O passado volta a assombrar o ex-prefeito de Codó, Benedito Francisco Silveira Figueiredo, o “Biné Figueiredo”. Ele está no centro de uma Ação Civil Pública por improbidade administrativa movida pelo próprio Município, acusado de não prestar contas de um convênio firmado em 2008 com a Secretaria Estadual de Infraestrutura (SINFRA) para obras de pavimentação nos bairros São Francisco, Santa Filomena e São Benedito.

O convênio, identificado sob o nº 024/2008, envolveu a vultosa quantia de R$ 567.811,88 em recursos públicos. O problema é que, segundo a acusação, até hoje a utilização desse dinheiro não foi devidamente comprovada.

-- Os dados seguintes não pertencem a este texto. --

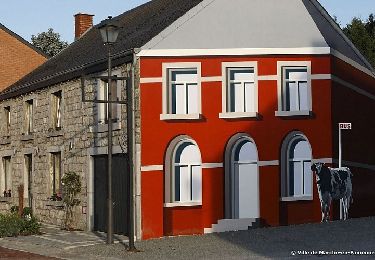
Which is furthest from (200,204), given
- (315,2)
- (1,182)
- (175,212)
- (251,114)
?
(1,182)

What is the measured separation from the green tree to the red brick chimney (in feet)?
108

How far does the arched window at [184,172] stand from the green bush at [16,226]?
4.91 m

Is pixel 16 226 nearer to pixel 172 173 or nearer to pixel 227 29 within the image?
pixel 172 173

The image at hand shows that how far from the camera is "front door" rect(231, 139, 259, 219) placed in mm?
22625

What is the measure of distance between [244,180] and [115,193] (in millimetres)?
4138

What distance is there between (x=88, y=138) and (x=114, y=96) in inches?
80.0

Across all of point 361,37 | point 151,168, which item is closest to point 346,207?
point 151,168

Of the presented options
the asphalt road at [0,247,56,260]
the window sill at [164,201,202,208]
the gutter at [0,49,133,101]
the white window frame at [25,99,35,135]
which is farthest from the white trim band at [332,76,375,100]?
the white window frame at [25,99,35,135]

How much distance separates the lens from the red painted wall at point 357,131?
927 inches

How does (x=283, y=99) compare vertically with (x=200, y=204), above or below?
above

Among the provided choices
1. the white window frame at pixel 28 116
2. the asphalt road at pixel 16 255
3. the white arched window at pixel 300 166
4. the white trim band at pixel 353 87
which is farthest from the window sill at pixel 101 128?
the white trim band at pixel 353 87

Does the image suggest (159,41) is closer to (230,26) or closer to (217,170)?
(230,26)

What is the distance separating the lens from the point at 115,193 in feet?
76.9

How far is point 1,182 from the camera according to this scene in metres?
32.7
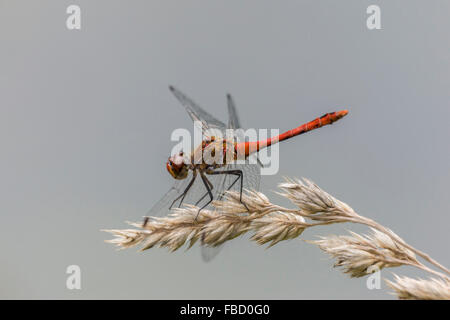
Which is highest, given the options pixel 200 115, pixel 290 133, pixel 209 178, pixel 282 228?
pixel 200 115

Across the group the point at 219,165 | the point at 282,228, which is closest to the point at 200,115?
the point at 219,165

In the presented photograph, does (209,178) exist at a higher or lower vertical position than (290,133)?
lower

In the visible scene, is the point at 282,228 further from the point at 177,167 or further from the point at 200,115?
the point at 200,115

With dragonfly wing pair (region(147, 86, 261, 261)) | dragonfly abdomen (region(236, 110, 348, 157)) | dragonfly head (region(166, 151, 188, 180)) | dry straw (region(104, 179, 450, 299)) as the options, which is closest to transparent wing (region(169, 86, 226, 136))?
dragonfly wing pair (region(147, 86, 261, 261))

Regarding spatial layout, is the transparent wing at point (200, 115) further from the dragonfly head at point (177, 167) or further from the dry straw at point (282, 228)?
the dry straw at point (282, 228)

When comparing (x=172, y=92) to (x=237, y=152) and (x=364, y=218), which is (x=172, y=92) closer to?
(x=237, y=152)

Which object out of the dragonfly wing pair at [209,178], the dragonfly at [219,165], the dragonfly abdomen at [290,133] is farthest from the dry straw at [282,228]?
the dragonfly abdomen at [290,133]

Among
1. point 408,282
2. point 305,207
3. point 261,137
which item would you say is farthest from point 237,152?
point 408,282
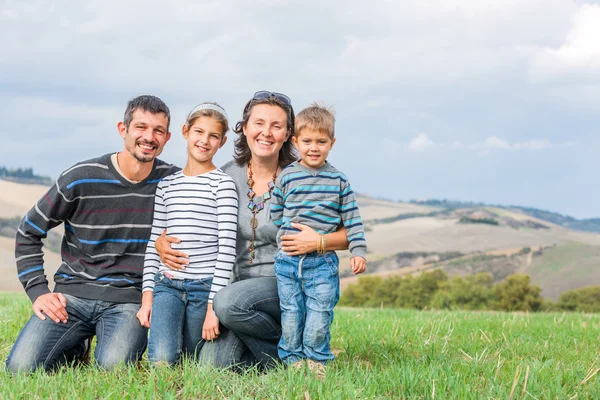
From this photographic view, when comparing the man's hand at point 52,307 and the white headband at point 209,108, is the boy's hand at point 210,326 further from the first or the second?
Result: the white headband at point 209,108

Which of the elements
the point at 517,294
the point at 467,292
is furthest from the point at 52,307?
the point at 467,292

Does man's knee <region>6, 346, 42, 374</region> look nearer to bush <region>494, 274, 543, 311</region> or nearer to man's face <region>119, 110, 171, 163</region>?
man's face <region>119, 110, 171, 163</region>

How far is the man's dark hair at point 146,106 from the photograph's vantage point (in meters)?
4.61

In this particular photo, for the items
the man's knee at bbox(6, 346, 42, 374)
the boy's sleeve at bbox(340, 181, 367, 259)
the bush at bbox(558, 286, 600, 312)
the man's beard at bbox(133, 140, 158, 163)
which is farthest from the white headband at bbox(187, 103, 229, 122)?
the bush at bbox(558, 286, 600, 312)

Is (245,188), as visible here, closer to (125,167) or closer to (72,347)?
(125,167)

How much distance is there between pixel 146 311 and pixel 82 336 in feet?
Answer: 2.19

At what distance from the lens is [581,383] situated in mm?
3902

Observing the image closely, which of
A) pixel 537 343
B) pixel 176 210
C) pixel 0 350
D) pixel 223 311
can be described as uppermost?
pixel 176 210

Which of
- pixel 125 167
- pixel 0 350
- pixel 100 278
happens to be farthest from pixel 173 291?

Diante da suspeita de dano ao erário, a Justiça decidiu apertar o cerco: em decisão assinada em 14 de abril de 2025, o juiz determinou que Biné apresentasse toda a documentação de prestação de contas, em cópias autenticadas, no prazo de 10 dias — prazo esse que terminou em 24 de abril de 2025. Caso contrário, já estava autorizada busca e apreensão dos documentos, inclusive com uso da força policial, se necessário.

Apesar da gravidade da denúncia, o magistrado indeferiu, por ora, o pedido de bloqueio dos bens do ex-prefeito.

O processo ainda revela episódios inusitados: Biné chegou a se recusar a receber a citação inicial devido a um erro no relatório — que trazia o nome de outra pessoa —, o que atrasou a tramitação. Só depois de correções e novo mandado, o ex-prefeito passou a responder oficialmente à ação.

A defesa, por sua vez, afirma que tudo não passa de um equívoco. Em 5 de junho de 2025, foram juntados aos autos relatórios, extratos e protocolos que, segundo o advogado de Biné, comprovam que as contas foram entregues aos órgãos competentes na época.

Mais do que isso: a defesa sustenta que a questão já teria sido superada no Tribunal de Contas do Estado do Maranhão (TCE-MA), que em 2019 arquivou a Tomada de Contas Especial sobre o caso, sem julgamento de mérito, sob o argumento de “racionalização administrativa e economia processual”. Com base nisso, Biné pede inclusive a extinção da ação por “perda do objeto”.

O processo, porém, ganhou outro ingrediente polêmico: o próprio Município de Codó, autor da ação, deixou passar o prazo para se manifestar sobre a contestação da defesa. A certidão judicial de 9 de setembro de 2025 registra que não houve réplica dentro do prazo legal.